On April 11, 2013, New Jersey Special Education Practitioners (NJSEP), with the support of Education Law Center (ELC) and other advocacy groups, presented testimony and written comments to New Jersey’s Anti-Bullying Task Force about revisions needed to the state’s anti-bullying law.

NJSEP, a group of over 130 attorneys and advocates representing parents and students in special education cases, recommended the following improvements in the law:

  • Disclosure of records in harassment, intimidation, and bullying (HIB) cases: many districts decline to release specific information about discipline imposed or other action taken in response to proven HIB, leaving the parents of students who are bullied with inadequate information to assess their child’s safety. Since this is an area of frequent dispute between parents and school districts, NJSEP emphasized the need for regulations that follow case law permitting the “targeted, discrete, contemporaneous disclosure” of information to the parents of students who have been the target of bullying.
  • State complaint protocol and complaint form: the Anti-Bullying Bill of Rights (ABR) requires that state review, through the executive county superintendents’ offices, be available when parents are dissatisfied with implementation of the law at the local level. Unlike the complaint process in special education, the Department of Education has not developed a parent-friendly complaint form that can be used to initiate the review process. While the Department did develop a protocol for the complaint investigation, that protocol is not accessible on the Department’s website. 
  • Principal discretion: NJSEP urged the Task Force to modify its recommendation to broaden school principal discretion to determine whether complaints meet the standards for HIB and in some cases decline to investigate complaints under the ABR. NJSEP recommended continuing to require investigations for all complaints that appear to meet the HIB definition.

The Task Force was originally created following a March 2012 revision to the Anti-Bullying Bill of Rights and was charged with reporting on the effectiveness of the ABR in addressing bullying in schools. The Task Force issued its preliminary report in January 2013, and is now required to issue reports annually for the next three years.

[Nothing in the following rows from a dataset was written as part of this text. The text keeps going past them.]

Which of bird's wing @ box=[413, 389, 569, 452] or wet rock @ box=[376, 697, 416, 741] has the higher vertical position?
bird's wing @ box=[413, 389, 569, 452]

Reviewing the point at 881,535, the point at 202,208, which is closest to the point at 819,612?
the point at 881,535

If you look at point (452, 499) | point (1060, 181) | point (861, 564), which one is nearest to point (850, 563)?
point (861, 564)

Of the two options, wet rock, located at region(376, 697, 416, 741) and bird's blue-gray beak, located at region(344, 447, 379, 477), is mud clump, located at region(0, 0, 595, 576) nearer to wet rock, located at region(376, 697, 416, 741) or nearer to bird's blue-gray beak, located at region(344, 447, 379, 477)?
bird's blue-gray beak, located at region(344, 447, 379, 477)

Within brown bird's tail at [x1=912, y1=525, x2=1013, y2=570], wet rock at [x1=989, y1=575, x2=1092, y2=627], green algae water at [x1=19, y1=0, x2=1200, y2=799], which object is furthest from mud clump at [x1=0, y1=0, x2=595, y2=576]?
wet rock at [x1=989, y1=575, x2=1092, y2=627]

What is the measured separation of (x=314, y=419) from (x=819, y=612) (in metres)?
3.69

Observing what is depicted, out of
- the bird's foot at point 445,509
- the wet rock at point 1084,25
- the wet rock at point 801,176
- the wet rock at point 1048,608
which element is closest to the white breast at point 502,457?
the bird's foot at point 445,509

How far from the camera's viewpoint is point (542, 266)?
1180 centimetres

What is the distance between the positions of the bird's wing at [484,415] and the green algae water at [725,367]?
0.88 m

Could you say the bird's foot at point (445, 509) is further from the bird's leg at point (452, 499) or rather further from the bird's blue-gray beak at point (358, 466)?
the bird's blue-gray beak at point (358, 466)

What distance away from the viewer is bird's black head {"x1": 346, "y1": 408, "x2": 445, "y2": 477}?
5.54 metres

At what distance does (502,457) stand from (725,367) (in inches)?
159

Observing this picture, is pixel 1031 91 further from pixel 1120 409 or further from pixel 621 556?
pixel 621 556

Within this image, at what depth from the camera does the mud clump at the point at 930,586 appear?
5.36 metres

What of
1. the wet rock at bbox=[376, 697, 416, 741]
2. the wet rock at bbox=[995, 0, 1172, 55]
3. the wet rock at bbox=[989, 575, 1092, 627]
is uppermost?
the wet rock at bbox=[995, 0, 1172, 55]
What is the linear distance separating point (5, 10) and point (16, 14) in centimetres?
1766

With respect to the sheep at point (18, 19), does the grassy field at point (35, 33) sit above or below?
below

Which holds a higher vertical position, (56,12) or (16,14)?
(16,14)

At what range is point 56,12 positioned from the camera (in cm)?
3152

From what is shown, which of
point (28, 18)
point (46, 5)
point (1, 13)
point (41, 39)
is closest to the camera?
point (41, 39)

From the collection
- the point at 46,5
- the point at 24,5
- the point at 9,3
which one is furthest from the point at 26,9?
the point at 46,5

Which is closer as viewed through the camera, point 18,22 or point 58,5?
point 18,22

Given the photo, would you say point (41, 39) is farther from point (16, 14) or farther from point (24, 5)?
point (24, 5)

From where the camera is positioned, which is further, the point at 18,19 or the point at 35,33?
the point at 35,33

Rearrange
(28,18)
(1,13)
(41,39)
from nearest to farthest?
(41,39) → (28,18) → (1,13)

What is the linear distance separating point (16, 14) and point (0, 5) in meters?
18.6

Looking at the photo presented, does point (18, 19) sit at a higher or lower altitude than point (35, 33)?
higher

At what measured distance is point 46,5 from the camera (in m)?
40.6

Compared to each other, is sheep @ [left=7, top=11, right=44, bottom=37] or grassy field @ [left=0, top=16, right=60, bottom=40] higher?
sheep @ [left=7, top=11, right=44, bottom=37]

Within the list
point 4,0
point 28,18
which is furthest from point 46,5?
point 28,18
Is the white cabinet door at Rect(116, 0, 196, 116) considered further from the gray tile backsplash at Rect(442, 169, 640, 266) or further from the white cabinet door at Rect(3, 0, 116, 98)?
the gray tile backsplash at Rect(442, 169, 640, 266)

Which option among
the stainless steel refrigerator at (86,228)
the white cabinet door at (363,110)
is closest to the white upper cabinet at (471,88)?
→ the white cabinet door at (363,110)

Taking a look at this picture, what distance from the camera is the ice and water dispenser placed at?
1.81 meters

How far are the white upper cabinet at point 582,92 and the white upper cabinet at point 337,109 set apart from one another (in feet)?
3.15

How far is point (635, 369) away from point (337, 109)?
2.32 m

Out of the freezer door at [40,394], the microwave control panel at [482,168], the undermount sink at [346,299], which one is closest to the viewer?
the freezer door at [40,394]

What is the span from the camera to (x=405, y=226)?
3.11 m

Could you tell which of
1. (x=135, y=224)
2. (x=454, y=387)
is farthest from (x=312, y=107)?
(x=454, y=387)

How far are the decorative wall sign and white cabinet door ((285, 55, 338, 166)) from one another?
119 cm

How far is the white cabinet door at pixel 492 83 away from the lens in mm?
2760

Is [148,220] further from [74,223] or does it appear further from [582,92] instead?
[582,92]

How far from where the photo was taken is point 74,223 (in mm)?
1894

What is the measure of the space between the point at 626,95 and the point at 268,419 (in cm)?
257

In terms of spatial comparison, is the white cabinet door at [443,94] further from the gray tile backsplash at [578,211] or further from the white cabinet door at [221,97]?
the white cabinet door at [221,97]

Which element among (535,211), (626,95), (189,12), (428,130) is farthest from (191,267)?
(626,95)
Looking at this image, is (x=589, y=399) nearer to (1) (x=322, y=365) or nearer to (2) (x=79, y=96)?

The Task Force has begun to convene focus groups and held three public hearings in March and April to get feedback about the ABR’s implementation. NJSEP began its comments at the April 11 hearing by noting that the focus group participants identified by the Task Force fail to include any parents, students, or their advocates. Attorney Jerry Tanenbaum of Schnader Harrison Lewis and Segal LLP, who testified for NJSEP, urged the Task Force to include these critical stakeholders in future focus groups.

“The ABR represents an enormous step forward in efforts to eradicate bullying from NJ schools, and the creation of the Task Force will further strengthen the law,” said Elizabeth Athos, the ELC Senior Attorney who worked with Mr. Tanenbaum and attorney Amelia Carolla of Reisman Carolla Gran LLP to write NJSEP’s comments to the Task Force. “This is an opportunity to bring students and parents into the process and improve the process through which their grievances can be addressed.”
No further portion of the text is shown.